L’Agenzia delle entrate s’è detta contraria ad abbassare l’Iva, dall’aliquota ordinaria (22%) a quella agevolata (10%), sulla cessione della fauna che le aziende faunistico-venatorie e agrituristico-venatorie impiegano nelle operazioni di ripopolamento.
Non è detto che sia destinata al consumo umano, visto che «il cacciatore può abbattere un numero elevato di animali da [introdurre] nella propria alimentazione oppure nessuno»: pertanto, rispondendo al quesito degli imprenditori agricoli riuniti nell’associazione Alfa, l’Agenzia delle entrate s’è detta contraria (risposta 6/2024) ad abbassare l’Iva, dall’aliquota ordinaria (22%) a quella agevolata (10%), sulla cessione della fauna che le aziende faunistico-venatorie e agrituristico-venatorie impiegano nelle operazioni di ripopolamento.

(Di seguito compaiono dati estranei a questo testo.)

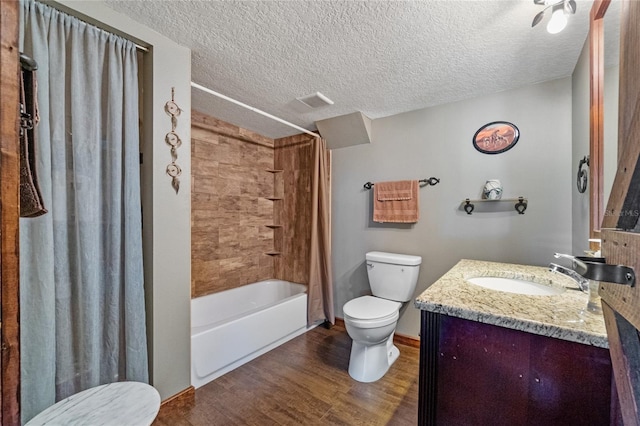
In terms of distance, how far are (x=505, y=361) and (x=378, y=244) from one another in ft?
5.66

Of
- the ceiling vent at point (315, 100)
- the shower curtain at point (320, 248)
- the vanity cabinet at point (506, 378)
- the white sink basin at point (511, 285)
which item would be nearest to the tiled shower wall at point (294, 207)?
the shower curtain at point (320, 248)

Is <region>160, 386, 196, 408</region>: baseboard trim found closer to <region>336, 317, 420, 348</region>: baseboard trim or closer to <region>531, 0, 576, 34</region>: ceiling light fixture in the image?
<region>336, 317, 420, 348</region>: baseboard trim

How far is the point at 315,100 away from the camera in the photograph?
7.29ft

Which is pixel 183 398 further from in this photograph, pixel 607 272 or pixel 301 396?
pixel 607 272

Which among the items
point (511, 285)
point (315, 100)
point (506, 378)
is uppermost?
point (315, 100)

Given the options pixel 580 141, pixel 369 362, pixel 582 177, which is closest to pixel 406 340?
pixel 369 362

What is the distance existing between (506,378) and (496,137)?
1.77m

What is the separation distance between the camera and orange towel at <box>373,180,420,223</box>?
2365 mm

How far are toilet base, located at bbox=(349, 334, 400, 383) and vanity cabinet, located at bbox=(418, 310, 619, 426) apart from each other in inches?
37.3

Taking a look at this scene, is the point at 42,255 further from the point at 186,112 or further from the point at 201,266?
the point at 201,266

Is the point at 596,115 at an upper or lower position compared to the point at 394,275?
upper

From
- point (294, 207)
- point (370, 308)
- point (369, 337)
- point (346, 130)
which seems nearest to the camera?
point (369, 337)

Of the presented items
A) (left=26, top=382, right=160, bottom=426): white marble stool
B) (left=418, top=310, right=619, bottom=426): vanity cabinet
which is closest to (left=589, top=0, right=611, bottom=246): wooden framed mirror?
(left=418, top=310, right=619, bottom=426): vanity cabinet

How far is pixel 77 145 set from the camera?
49.1 inches
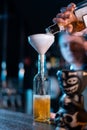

Solo per meno di un semestre nel 2021 «per fronteggiare gli effetti economici [legati] all’emergenza epidemiologica» il governo allora in carica (lo guidava Mario Draghi) aveva abbassato l’Iva sulla compravendita di animali vivi destinati all’attività venatoria. «Si trattava di una deroga temporanea al regime ordinario, disposta dal legislatore per motivi eccezionali cessati i quali (ossia dal 1° gennaio 2022) [alla fauna] ceduta per l’attività venatoria si torna ad applicare l’Iva ordinaria».